DATASET EXTRACT
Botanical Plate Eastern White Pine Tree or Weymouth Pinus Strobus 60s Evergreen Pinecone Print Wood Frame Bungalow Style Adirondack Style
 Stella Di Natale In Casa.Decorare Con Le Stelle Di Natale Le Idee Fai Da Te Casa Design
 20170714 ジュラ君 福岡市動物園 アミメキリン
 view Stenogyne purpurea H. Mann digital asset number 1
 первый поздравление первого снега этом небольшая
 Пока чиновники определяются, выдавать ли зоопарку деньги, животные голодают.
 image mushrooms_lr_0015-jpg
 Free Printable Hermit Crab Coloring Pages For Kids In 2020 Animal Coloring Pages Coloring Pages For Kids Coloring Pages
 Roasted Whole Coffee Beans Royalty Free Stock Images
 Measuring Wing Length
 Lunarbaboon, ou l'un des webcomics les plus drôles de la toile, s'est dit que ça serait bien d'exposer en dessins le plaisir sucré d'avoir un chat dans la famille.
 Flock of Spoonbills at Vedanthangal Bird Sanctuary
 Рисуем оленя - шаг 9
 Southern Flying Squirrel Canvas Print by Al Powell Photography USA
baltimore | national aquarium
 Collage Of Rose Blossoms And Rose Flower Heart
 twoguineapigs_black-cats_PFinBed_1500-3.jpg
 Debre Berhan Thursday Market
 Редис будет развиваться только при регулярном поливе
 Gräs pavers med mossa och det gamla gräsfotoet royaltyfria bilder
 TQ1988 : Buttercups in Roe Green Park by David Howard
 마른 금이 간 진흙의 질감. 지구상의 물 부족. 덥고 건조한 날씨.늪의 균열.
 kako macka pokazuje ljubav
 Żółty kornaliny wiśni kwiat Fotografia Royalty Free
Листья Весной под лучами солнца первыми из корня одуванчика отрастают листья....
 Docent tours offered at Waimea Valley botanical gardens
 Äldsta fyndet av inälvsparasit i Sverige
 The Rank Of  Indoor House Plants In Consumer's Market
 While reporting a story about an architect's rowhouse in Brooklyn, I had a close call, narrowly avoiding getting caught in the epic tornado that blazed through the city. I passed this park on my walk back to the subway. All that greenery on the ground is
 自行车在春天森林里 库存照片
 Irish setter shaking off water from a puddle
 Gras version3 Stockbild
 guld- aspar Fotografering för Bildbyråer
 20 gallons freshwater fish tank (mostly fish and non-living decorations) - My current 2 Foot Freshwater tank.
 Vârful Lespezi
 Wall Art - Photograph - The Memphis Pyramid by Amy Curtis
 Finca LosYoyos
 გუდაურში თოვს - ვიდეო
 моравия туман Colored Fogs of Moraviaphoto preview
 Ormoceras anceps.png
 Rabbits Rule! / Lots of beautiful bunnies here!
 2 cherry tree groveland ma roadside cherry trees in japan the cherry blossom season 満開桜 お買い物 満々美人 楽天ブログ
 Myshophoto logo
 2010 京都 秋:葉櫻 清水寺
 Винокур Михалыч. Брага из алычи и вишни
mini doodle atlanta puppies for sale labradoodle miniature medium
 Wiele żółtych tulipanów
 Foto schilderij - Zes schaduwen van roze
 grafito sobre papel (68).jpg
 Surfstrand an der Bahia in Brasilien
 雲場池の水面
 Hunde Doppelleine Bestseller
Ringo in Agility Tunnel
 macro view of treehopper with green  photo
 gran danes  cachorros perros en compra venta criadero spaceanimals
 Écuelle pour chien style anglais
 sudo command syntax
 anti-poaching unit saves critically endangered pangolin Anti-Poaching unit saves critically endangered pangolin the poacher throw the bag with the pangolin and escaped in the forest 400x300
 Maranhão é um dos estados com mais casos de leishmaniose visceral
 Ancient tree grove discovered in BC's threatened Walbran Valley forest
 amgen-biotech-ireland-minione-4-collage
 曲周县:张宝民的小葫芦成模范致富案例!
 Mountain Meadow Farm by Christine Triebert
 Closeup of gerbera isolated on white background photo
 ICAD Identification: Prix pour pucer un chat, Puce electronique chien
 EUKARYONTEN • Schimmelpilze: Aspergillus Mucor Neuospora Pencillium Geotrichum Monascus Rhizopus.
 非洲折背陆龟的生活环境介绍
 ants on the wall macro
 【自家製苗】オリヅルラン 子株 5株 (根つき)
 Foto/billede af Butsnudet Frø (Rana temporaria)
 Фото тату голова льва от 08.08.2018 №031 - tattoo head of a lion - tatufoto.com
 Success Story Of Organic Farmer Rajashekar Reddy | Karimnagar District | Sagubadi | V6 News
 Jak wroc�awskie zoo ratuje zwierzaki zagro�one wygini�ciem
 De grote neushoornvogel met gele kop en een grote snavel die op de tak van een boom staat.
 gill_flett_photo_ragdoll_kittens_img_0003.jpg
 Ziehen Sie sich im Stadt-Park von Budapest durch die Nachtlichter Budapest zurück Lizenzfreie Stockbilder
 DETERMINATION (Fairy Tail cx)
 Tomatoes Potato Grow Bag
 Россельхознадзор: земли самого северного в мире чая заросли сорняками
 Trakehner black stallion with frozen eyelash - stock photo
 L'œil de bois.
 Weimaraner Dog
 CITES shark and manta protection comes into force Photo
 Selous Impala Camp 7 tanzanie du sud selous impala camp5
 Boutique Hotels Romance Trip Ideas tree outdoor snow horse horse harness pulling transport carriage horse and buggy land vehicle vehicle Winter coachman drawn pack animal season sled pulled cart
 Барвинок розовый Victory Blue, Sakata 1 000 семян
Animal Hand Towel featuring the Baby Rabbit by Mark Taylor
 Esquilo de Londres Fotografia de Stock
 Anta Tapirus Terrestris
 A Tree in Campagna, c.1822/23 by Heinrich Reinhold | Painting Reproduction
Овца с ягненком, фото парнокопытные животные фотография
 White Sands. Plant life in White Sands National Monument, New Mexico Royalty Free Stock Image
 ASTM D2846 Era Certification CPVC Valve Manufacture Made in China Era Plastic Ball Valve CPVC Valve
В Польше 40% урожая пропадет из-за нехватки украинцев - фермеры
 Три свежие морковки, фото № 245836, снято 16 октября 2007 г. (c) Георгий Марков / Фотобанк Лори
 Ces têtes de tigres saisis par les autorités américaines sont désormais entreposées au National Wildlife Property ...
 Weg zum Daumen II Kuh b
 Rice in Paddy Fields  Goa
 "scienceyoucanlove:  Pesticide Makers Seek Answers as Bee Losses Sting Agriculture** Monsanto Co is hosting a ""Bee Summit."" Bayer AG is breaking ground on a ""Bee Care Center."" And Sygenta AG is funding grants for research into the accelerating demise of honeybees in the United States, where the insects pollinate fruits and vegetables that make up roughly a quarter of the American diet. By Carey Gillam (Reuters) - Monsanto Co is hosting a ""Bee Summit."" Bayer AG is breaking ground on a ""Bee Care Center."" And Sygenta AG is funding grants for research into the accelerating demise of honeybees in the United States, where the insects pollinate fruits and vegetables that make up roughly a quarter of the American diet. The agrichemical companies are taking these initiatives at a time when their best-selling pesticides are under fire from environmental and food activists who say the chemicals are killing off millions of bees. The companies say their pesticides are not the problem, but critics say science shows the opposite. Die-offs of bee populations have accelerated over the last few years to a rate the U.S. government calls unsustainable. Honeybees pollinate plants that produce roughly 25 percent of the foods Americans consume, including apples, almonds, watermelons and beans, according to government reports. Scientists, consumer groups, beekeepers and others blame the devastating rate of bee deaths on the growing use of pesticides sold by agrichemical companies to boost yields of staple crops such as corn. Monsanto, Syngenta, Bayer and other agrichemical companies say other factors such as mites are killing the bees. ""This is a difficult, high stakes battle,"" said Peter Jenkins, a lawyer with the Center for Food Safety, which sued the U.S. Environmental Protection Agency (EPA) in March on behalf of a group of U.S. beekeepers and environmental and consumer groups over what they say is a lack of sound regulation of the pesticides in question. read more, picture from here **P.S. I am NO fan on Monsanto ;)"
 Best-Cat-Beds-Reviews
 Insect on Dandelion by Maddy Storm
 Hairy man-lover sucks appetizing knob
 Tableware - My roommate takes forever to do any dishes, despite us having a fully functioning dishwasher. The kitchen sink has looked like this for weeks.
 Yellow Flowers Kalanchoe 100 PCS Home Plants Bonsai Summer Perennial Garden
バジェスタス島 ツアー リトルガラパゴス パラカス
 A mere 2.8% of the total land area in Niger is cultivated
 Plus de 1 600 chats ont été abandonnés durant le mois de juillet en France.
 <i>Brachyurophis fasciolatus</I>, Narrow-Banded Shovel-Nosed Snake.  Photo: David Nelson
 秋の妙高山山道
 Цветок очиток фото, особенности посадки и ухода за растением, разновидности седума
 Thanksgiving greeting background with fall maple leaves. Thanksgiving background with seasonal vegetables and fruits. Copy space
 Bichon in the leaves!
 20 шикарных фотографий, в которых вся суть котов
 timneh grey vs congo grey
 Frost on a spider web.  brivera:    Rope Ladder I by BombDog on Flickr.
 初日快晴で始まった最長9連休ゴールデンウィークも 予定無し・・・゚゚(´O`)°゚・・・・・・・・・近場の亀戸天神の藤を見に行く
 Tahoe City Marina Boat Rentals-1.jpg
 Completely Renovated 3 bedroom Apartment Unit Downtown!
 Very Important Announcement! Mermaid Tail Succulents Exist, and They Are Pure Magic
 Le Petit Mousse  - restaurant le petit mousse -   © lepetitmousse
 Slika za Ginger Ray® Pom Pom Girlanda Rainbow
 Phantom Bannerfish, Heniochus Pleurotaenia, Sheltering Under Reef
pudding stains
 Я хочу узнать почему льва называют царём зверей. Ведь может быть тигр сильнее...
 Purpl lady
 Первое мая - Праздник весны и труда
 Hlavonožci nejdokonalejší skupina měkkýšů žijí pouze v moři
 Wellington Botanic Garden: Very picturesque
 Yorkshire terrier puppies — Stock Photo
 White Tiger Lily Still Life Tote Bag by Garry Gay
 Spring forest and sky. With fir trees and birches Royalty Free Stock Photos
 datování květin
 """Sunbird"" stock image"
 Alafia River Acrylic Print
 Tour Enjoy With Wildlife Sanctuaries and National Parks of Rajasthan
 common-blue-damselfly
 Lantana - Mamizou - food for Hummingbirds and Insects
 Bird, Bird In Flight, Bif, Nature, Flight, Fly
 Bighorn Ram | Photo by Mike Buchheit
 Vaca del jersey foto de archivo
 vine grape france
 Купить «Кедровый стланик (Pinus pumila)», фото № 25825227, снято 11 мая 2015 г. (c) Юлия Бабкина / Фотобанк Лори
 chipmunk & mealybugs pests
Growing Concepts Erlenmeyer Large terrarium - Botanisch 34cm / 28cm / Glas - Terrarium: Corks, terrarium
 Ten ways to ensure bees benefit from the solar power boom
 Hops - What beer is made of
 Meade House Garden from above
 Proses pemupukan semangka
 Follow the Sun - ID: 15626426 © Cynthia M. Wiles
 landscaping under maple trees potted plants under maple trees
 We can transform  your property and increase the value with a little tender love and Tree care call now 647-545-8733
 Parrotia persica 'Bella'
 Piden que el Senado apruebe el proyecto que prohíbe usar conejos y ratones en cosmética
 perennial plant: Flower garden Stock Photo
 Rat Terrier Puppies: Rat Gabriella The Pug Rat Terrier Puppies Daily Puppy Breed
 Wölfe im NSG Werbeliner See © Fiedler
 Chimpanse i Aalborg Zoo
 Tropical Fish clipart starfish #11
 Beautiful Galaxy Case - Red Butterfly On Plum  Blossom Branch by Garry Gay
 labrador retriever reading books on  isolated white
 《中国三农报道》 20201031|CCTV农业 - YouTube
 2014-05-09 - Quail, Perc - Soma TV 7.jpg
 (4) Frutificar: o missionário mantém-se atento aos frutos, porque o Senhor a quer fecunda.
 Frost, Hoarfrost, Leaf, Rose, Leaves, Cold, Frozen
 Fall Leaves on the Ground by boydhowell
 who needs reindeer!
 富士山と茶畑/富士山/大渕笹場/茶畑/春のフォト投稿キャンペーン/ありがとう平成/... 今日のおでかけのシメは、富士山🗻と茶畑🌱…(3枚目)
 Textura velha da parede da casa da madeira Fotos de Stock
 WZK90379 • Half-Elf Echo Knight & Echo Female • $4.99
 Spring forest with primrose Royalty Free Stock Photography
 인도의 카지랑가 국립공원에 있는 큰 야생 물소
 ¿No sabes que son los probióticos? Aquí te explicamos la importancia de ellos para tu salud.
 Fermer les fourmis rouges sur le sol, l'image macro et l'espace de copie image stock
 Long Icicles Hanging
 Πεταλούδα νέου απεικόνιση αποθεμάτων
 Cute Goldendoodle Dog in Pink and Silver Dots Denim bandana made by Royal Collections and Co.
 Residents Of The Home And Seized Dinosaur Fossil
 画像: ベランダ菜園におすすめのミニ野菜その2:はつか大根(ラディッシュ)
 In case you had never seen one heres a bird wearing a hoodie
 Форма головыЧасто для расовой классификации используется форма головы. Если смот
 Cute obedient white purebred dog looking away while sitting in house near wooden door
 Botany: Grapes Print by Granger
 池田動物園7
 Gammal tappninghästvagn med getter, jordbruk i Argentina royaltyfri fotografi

TASK TO COMPLETE
Would you quote everything above from the line containing "amgen-biotech-ireland-minione-4-collage" down to the line containing "ICAD Identification: Prix"? Include both of those lines and nothing else.

YOUR RESPONSE
 amgen-biotech-ireland-minione-4-collage
 曲周县:张宝民的小葫芦成模范致富案例!
 Mountain Meadow Farm by Christine Triebert
 Closeup of gerbera isolated on white background photo
 ICAD Identification: Prix pour pucer un chat, Puce electronique chien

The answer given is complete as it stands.